> Exercise details: State how many lines of the data contain the string "physical", with case counting. Reply with the number alone.

> Data supplied:
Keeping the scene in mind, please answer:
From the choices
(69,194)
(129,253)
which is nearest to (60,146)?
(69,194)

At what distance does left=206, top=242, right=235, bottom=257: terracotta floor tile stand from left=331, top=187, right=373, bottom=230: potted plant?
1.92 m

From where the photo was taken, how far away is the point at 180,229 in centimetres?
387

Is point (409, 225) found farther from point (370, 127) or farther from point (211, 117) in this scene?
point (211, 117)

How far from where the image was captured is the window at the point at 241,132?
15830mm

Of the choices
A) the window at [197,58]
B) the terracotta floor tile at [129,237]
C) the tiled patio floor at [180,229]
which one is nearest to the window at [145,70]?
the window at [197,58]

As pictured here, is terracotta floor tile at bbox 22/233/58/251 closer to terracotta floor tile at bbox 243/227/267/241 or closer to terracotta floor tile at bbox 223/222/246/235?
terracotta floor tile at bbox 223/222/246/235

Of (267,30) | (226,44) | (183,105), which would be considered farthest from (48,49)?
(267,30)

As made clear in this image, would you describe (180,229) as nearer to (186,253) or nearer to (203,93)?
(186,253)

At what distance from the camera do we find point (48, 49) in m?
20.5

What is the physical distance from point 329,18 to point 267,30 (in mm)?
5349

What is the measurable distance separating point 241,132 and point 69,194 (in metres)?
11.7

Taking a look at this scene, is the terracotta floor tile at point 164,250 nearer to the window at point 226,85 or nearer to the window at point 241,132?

==

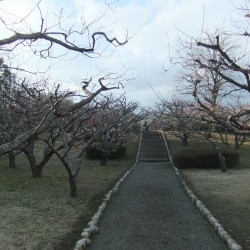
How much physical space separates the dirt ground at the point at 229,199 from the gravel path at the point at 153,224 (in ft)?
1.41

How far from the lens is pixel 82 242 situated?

==

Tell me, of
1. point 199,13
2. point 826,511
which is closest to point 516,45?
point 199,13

> Output for this exercise: 2